Yılmaz’la Ayşe’nin misafirperverliğine diyecek yok. Yılmaz benim matbaa malzemelerini en elverişli koşullarla satın alabilmem için elinden geleni yapıyor ve Citroen’i ile beni götürmediği yer kalmıyor. Mösyö ise kafasına göre takılıp Berlin’i geziyor ve özellikle geceleri bizi ekiyor. Hatta bir gece haber vermeden sabaha kadar gelmediği için bayağı endişelenmiş, sabahın köründe bitkin bir halde eve dönüp kanepede sızınca geceyi nasıl geçirdiğini anlamakta zorlanıyoruz. Bu arada Berlin’de yaşamakta olan ünlü yazar Füruzan da bizi yalnız bırakmıyor.

Birkaç gün süren turistlikten sonra Ayşe’nin, Yaşar ve Feride adındaki iki arkadaşının yardımıyla evin eşyalarını toplamaya koyuluyoruz. Demiryolları işletmesinden, Ankara’ya kadar gidecek bir vagon kiralanıyor. Bütün sorun eşyaların vagona kadar taşınabilmesine kalıyor. Yılmaz her zamanki kıllığını yapmaktan geri kalmıyor, boynunun tutulduğunu ileri sürerek taşınma işlerinden sıyrılıveriyor. Bütün gün üzerine bir battaniye çekip, ahlayıp oflayarak kanepede yatıyor, etrafa talimatlar yağdırıyor, üstelik bir de taşınmanın aksamasından yakınıp duruyor.

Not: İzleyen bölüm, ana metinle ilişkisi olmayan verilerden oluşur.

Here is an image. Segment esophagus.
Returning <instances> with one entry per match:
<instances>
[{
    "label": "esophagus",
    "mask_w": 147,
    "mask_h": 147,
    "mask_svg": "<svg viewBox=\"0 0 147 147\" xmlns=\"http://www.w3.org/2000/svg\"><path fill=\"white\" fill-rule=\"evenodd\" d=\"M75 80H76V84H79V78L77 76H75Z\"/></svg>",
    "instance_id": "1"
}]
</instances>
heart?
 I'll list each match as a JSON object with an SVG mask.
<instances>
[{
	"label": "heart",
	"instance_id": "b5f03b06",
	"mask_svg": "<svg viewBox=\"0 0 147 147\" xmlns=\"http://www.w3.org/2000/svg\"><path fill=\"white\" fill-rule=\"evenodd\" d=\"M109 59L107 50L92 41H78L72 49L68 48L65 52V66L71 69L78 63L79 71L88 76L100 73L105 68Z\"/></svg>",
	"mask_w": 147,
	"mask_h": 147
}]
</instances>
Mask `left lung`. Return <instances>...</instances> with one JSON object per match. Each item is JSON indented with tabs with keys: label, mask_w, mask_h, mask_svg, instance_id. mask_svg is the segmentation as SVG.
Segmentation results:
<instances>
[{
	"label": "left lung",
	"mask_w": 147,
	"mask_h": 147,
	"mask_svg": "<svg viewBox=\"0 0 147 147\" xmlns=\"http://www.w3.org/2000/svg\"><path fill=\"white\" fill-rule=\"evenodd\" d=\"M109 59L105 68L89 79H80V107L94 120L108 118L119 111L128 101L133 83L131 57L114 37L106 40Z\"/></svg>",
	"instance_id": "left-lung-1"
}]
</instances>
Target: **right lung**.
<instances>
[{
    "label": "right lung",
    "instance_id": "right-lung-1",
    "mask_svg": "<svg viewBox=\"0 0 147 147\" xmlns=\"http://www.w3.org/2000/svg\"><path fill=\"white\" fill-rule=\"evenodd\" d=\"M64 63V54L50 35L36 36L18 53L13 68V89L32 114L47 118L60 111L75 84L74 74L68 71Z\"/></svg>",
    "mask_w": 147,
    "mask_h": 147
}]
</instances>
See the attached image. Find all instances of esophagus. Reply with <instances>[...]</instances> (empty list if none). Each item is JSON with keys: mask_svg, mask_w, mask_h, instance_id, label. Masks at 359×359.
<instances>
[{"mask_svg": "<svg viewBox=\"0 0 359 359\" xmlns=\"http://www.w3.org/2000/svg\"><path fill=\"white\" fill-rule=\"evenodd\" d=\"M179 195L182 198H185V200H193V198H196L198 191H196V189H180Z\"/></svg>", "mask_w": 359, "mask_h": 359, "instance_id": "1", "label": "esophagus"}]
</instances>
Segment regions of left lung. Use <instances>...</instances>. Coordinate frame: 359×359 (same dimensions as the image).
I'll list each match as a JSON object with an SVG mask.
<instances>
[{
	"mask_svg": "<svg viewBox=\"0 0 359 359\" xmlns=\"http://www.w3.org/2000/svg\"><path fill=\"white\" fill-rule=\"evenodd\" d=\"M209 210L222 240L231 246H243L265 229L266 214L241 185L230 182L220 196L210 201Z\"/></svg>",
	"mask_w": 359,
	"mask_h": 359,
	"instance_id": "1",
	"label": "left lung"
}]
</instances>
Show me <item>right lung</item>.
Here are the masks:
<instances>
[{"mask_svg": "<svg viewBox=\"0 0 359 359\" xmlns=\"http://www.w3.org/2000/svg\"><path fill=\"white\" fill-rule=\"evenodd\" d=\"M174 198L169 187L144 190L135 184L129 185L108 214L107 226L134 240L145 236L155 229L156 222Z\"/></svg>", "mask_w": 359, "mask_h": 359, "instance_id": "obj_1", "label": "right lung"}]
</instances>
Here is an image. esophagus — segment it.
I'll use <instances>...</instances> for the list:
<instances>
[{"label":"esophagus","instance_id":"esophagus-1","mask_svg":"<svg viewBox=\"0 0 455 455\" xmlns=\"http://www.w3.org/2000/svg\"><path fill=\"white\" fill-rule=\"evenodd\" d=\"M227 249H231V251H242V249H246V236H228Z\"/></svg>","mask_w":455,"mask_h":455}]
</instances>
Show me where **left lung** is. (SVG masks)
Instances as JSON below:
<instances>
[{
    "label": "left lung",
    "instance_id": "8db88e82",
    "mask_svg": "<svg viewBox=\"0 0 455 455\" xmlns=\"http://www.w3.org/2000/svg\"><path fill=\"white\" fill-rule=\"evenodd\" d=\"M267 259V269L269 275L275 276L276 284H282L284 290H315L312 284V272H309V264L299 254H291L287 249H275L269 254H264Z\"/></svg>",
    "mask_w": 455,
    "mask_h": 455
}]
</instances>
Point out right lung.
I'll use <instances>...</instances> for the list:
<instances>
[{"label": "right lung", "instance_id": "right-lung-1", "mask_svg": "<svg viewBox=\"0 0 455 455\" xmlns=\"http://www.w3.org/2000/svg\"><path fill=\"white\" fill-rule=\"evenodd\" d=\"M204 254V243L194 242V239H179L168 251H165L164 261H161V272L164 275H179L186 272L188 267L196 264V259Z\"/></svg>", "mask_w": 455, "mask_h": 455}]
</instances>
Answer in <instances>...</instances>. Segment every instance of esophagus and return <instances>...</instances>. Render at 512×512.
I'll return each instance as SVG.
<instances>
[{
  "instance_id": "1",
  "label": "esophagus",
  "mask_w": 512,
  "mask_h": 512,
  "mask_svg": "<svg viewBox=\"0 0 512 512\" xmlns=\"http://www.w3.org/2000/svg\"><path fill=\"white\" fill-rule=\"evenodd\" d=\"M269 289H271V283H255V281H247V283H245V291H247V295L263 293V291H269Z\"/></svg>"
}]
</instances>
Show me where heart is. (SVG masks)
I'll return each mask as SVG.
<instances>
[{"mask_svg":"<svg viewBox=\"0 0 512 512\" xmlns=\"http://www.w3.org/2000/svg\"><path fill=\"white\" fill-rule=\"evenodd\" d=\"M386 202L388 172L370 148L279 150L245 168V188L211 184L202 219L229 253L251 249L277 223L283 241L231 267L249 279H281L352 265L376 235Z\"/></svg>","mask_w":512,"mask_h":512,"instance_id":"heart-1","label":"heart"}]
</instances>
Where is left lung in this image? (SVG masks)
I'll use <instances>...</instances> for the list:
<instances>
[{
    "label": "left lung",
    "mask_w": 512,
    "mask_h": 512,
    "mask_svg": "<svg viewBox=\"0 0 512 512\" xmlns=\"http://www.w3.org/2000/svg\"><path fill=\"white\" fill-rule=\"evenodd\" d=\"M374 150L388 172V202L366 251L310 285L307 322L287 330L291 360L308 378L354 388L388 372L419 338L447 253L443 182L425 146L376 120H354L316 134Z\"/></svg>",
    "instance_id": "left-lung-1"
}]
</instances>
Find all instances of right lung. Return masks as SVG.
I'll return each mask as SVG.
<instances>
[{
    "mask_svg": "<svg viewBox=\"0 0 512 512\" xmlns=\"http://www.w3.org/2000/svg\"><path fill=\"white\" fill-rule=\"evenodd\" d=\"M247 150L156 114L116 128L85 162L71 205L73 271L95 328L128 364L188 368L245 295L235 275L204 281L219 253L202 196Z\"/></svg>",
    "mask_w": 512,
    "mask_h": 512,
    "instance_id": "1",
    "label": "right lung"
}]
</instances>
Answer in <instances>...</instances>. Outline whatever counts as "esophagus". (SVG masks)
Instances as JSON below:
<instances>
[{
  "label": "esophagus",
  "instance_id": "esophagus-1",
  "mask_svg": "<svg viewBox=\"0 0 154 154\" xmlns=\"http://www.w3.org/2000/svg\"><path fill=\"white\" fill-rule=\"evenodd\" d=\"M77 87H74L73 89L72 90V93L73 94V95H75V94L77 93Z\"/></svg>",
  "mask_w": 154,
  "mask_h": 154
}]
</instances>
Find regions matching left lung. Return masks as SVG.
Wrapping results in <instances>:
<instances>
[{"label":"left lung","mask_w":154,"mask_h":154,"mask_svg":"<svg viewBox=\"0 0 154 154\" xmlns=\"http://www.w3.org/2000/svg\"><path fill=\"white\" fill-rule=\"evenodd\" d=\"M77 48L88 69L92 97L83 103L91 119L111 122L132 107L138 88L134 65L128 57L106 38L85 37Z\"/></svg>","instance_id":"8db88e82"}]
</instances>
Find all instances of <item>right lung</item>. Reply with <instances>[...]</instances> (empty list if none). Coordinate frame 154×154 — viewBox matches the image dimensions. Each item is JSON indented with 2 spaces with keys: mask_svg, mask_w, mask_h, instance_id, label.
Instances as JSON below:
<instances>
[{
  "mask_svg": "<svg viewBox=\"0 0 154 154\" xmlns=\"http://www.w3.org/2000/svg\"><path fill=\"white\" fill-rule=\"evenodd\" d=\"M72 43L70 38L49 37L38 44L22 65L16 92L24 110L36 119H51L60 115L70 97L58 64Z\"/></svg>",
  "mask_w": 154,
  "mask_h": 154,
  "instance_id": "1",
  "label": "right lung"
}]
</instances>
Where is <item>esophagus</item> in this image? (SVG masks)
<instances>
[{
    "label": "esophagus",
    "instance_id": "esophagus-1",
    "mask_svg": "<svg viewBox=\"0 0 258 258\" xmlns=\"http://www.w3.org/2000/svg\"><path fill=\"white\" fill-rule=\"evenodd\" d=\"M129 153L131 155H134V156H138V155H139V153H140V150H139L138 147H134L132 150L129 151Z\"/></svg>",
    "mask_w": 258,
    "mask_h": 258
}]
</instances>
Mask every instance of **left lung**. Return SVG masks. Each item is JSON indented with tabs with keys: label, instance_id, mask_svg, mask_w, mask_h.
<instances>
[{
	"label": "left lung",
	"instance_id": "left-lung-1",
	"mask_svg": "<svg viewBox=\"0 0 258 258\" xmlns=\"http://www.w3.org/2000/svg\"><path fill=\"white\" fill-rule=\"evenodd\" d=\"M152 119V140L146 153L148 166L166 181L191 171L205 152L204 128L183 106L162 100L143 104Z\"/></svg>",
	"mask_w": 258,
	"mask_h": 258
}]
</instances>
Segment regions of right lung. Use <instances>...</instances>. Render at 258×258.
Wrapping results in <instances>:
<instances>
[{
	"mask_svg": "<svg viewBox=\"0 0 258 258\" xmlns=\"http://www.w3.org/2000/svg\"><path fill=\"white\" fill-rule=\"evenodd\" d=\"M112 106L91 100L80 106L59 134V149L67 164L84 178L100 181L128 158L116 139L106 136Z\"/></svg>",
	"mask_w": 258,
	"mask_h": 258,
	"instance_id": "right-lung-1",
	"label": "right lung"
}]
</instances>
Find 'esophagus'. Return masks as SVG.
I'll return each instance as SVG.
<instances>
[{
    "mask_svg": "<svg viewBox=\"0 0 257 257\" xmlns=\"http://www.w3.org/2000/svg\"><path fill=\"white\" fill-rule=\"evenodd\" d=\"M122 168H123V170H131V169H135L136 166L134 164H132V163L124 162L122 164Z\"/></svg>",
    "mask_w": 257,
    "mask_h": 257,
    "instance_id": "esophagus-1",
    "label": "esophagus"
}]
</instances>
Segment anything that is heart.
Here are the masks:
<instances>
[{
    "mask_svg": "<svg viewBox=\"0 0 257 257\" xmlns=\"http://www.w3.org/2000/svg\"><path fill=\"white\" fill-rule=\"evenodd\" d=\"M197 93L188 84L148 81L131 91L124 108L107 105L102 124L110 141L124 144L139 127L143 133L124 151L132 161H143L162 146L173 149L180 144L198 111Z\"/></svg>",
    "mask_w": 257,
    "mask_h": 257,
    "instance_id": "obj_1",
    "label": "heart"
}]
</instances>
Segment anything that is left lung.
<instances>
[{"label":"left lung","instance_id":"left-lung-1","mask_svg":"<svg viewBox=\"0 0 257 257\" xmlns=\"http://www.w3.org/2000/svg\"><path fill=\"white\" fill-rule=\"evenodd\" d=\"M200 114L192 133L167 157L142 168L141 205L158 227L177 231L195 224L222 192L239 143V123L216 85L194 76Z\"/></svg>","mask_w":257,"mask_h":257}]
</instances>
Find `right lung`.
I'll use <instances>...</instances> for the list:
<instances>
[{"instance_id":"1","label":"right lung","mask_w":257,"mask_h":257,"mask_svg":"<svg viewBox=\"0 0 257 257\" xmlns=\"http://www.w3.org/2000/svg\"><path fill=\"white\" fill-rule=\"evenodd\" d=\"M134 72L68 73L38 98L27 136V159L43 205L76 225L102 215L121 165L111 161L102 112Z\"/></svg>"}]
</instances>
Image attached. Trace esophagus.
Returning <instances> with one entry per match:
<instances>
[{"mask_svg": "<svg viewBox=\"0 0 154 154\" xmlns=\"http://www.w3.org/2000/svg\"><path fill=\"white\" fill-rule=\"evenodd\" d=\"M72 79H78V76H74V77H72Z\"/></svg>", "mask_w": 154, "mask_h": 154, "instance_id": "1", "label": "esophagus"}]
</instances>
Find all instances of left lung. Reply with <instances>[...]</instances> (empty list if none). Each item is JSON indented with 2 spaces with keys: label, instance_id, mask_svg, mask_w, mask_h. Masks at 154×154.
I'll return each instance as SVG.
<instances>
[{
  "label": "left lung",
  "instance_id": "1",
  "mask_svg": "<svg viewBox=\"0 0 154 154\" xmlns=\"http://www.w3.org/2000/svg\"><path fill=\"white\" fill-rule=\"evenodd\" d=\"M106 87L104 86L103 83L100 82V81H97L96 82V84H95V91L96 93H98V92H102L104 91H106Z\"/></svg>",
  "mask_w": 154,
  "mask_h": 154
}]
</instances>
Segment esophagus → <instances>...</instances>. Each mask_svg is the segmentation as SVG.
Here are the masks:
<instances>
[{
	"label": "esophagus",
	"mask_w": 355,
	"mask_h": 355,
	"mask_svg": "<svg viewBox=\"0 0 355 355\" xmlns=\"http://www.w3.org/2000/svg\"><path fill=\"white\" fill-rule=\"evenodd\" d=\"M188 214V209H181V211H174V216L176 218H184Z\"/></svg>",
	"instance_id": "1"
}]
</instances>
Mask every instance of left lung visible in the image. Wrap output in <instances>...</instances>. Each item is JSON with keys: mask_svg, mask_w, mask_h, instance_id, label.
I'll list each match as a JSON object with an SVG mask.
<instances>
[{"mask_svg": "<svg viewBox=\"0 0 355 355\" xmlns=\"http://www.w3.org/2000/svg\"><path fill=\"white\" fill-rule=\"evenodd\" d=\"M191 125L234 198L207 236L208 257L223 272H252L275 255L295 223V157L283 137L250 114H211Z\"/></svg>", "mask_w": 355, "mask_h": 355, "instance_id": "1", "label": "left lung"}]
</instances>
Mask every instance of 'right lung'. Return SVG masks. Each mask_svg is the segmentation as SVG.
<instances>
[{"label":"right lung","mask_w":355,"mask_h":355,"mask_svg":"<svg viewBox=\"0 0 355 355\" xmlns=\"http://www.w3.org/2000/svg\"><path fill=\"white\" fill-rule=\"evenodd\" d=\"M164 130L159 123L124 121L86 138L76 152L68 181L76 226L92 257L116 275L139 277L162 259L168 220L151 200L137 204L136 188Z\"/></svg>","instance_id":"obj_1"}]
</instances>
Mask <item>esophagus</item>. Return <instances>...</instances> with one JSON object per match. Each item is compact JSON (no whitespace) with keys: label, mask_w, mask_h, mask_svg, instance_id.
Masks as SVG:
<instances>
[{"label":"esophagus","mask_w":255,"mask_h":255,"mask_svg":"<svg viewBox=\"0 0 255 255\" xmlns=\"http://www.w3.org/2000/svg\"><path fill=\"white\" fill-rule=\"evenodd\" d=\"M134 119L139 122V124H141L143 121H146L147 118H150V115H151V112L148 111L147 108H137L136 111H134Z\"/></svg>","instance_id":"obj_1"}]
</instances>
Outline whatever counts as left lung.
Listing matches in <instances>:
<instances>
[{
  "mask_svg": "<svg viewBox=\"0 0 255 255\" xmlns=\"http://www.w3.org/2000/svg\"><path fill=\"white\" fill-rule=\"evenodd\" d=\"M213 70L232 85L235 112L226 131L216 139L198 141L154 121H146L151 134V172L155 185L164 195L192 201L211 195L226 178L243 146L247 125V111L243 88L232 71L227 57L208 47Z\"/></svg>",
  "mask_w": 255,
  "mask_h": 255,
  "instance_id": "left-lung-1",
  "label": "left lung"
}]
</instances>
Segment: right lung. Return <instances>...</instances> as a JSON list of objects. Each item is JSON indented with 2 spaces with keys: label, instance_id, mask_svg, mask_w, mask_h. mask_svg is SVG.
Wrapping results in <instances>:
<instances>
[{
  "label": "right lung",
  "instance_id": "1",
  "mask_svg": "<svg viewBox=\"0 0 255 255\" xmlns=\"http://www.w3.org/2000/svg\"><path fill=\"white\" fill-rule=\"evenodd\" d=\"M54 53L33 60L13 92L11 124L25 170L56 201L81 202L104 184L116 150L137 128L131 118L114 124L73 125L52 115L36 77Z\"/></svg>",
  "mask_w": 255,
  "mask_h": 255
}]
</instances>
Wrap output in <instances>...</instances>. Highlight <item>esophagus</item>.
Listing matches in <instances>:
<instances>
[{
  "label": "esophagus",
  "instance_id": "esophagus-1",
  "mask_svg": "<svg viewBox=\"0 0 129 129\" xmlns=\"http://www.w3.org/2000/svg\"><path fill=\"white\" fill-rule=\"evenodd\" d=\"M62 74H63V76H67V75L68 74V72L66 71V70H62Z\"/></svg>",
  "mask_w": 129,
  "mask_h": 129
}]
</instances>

Sonunda, Yılmaz dışındakilerin iş birliği ile eşyaları vagona yüklemeyi başarıyoruz. Çok ucuza satın aldığım kullanılmış ama hâlâ pırıl pırıl olan ofset kamera da vagona yerleşiyor. Çok mutluydum, artık matbaadaki film işleri, daha hızlı ve daha kaliteli çözümlenecek. Vagonun kapısını kilitleyip mühürlettikten sonra Berlin’deki işimiz bitiyor. Hamile olduğu için Ayşe’yi uçakla gönderiyoruz, biz de Yılmaz’ın ‘Citroen GS’ arabasıyla karadan dönüyoruz memlekete. O geceyi Berlin’de bir motelde geçirdikten sonra sabah erkenden yola çıkıyoruz. Tabii Yılmaz’ın hastalığından eser kalmıyor. Öylesine iyileşiyor ki, bütün uyarılarımıza ve ısrarımıza rağmen direksiyonu ne bana ne de Mösyö’ye bırakıyor.

Esrar kaçakçılığından içeri girmemize ramak kalıyor 

Yolculuk çok keyifli geçiyor. Özellikle Avusturya’dan geçerken o güne kadar sadece duvar takvimlerinde ve turizm afişlerinde gördüğümüz Alp Dağları ve eteklerindeki küçük kasabaların efsanevi görüntüleri nefesimizi kesiyor. Geceyi Graz’da, nefis ‘şnitzelli, bol patatesli ve biralı bir yemekten sonra otoyol kenarındaki bir motelde geçiriyoruz.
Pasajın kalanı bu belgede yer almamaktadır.